The technology to move and arrange atoms, the most basic component of a quantum computer, is very important to Rydberg quantum computing research. However, to place the atoms at the desired location, the atoms must be captured and transported one by one using a highly focused laser beam, commonly referred to as an optical tweezer. and, the quantum information of the atoms is likely to change midway.
KAIST (President Kwang Hyung Lee) announced on the 27th that a research team led by Professor Jaewook Ahn of the Department of Physics developed a technology to throw and receive rubidium atoms one by one using a laser beam.

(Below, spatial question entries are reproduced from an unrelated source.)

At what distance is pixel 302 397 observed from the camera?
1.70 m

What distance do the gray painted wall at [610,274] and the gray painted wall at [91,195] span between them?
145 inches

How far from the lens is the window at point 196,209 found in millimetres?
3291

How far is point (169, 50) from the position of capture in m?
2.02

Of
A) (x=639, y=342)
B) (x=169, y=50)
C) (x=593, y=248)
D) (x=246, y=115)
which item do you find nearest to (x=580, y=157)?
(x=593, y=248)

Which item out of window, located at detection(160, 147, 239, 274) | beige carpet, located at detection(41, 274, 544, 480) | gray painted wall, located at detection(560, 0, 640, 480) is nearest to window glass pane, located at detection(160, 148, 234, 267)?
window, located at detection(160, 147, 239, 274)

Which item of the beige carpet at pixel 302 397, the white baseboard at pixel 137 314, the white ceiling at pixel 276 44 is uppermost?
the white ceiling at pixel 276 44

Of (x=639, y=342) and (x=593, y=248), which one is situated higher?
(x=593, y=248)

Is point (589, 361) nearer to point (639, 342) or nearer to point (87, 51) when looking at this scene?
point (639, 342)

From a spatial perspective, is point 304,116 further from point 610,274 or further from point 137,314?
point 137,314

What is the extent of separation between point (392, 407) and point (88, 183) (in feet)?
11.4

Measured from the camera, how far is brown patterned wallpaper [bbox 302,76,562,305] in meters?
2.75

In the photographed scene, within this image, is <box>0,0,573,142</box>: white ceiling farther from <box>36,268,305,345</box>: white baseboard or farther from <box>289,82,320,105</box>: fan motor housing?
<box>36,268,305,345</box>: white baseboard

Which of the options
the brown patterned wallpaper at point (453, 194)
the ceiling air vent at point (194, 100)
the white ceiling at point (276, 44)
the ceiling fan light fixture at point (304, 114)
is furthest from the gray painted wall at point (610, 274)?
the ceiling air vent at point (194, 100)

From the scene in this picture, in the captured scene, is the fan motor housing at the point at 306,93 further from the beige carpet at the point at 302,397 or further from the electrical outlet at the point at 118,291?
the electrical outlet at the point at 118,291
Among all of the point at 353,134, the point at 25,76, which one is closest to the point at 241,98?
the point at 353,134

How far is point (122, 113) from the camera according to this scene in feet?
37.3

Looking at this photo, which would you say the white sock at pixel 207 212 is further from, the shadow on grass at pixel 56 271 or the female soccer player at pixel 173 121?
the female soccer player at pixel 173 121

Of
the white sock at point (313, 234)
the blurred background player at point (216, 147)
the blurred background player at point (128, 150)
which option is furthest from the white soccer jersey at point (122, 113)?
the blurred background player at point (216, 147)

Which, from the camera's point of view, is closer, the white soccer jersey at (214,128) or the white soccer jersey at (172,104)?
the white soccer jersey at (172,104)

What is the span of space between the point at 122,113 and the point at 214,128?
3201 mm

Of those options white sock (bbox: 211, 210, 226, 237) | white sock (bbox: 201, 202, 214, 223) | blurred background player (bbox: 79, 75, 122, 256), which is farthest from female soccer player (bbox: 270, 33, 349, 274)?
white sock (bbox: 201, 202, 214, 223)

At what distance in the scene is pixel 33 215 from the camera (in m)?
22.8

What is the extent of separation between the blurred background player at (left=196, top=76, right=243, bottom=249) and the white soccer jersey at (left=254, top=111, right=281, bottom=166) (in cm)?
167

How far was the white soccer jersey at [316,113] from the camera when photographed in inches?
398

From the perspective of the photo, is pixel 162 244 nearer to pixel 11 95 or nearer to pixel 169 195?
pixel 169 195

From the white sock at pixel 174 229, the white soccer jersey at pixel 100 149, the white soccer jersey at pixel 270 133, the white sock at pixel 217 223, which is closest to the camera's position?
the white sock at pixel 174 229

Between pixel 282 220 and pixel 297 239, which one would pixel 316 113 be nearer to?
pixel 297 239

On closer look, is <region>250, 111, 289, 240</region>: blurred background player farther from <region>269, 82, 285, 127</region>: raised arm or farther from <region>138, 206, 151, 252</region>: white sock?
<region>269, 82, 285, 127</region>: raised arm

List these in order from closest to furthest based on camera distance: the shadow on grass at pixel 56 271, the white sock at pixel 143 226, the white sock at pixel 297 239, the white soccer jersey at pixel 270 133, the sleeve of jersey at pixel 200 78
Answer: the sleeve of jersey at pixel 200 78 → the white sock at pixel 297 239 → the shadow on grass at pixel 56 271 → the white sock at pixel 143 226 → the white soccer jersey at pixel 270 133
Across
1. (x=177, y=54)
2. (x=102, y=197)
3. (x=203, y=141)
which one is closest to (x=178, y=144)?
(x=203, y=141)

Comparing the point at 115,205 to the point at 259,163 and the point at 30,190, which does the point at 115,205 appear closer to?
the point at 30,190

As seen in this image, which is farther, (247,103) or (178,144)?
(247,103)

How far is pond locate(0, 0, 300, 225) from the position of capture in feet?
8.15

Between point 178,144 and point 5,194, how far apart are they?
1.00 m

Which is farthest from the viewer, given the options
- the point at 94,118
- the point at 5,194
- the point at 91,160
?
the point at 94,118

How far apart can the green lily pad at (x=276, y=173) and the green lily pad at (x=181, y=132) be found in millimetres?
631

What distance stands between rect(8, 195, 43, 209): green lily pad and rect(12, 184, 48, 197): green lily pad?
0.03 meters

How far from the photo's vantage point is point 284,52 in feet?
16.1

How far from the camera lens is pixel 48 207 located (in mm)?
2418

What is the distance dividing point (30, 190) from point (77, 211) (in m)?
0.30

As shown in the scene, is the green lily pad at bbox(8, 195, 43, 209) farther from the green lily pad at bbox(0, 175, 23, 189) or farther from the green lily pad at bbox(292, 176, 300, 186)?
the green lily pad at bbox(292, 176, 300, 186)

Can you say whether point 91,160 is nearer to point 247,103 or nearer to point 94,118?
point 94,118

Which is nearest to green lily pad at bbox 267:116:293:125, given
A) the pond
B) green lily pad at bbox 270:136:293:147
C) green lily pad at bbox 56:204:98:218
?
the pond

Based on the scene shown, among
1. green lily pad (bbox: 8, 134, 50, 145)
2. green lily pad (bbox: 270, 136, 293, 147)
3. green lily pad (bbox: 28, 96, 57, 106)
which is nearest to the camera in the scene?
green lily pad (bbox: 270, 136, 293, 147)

The research team developed a method to throw and receive atoms which would minimize the time the optical tweezers are in contact with the atoms in which the quantum information the atoms carry may change. The research team used the characteristic that the rubidium atoms, which are kept at a very low temperature of 40μK below absolute zero, move very sensitively to the electromagnetic force applied by light along the focal point of the light tweezers.
The research team accelerated the laser of an optical tweezer to give an optical kick to an atom to send it to a target, then caught the flying atom with another optical tweezer to stop it. The atom flew at a speed of 65 cm/s, and traveled up to 4.2 μm. Compared to the existing technique of guiding the atoms with the optical tweezers, the technique of throwing and receiving atoms eliminates the need to calculate the transporting path for the tweezers, and makes it easier to fix the defects in the atomic arrangement. As a result, it is effective in generating and maintaining a large number of atomic arrangements, and when the technology is used to throw and receive flying atom qubits, it will be used in studying new and more powerful quantum computing methods that presupposes the structural changes in quantum arrangements.

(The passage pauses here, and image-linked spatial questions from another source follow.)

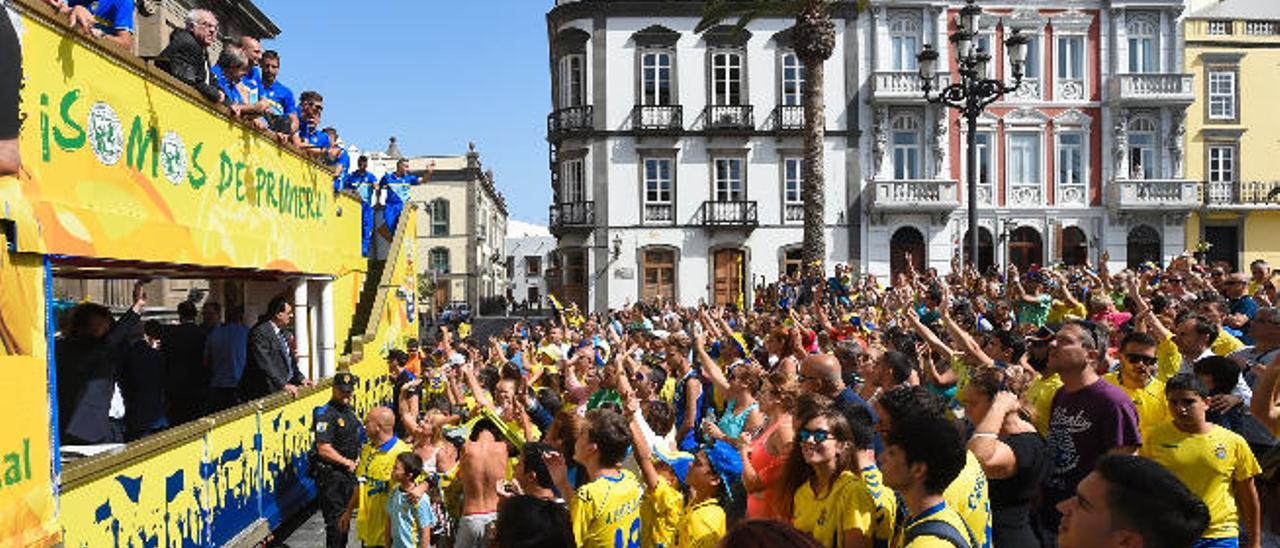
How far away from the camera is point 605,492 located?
16.9ft

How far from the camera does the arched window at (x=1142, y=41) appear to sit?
3775 centimetres

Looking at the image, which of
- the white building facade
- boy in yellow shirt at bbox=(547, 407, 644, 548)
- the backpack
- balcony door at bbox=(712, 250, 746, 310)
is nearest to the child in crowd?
boy in yellow shirt at bbox=(547, 407, 644, 548)

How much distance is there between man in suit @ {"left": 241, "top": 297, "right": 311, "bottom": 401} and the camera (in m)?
10.2

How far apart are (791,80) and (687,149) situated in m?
4.75

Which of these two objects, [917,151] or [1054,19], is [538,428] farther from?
[1054,19]

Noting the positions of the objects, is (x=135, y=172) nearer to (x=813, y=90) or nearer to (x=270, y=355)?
(x=270, y=355)

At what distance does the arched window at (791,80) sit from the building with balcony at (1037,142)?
2.25m

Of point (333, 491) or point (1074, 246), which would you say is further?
point (1074, 246)

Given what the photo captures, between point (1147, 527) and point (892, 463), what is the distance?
1017 millimetres

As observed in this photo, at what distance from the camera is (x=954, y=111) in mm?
37562

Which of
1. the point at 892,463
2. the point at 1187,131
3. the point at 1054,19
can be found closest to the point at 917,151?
the point at 1054,19

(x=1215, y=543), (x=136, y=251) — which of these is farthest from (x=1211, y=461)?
(x=136, y=251)

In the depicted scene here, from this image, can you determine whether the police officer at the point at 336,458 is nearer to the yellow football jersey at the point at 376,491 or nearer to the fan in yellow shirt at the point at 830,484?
the yellow football jersey at the point at 376,491

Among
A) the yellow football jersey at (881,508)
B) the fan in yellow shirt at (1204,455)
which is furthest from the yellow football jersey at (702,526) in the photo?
the fan in yellow shirt at (1204,455)
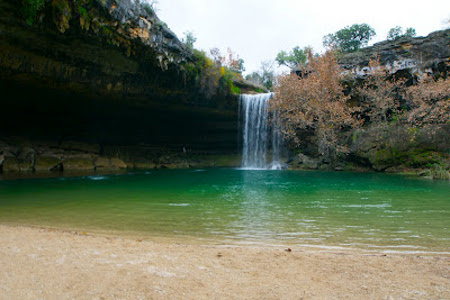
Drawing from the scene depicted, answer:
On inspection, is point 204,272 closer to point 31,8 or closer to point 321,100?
point 31,8

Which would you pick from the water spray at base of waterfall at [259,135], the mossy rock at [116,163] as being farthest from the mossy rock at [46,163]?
the water spray at base of waterfall at [259,135]

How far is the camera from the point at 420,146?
59.1 ft

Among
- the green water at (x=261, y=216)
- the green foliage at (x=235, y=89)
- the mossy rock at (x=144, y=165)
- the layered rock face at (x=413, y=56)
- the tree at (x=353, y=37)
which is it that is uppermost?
the tree at (x=353, y=37)

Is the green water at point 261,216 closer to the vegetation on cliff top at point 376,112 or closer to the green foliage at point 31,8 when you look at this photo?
the green foliage at point 31,8

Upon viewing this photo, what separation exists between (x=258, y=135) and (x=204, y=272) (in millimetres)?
22247

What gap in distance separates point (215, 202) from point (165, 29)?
1033 cm

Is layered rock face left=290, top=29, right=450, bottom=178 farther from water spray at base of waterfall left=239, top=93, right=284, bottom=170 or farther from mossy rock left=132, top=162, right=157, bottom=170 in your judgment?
mossy rock left=132, top=162, right=157, bottom=170

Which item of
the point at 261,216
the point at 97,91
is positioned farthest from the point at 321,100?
the point at 261,216

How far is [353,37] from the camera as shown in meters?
38.3

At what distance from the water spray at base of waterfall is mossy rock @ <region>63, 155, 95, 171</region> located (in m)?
12.3

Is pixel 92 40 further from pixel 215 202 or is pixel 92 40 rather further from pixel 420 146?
pixel 420 146

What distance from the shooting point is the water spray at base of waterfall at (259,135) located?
23266 mm

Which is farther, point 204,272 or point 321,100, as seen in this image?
point 321,100

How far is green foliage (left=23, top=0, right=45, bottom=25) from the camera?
9.56 m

“This technology will be used to develop larger and more powerful Rydberg quantum computers,” says Professor Jaewook Ahn. “In a Rydberg quantum computer,” he continues, “atoms are arranged to store quantum information and interact with neighboring atoms through electromagnetic forces to perform quantum computing. The method of throwing an atom away for quick reconstruction the quantum array can be an effective way to fix an error in a quantum computer that requires a removal or replacement of an atom.”
The research, which was conducted by doctoral students Hansub Hwang and Andrew Byun of the Department of Physics at KAIST and Sylvain de Léséleuc, a researcher at the National Institute of Natural Sciences in Japan, was published in the international journal, Optica, 0n March 9th. (Paper title: Optical tweezers throw and catch single atoms).
This research was carried out with the support of the Samsung Science & Technology Foundation.
A schematic diagram of the atom catching and throwing technique. The optical tweezer on the left kicks the atom to throw it into a trajectory to have the tweezer on the right catch it to stop it.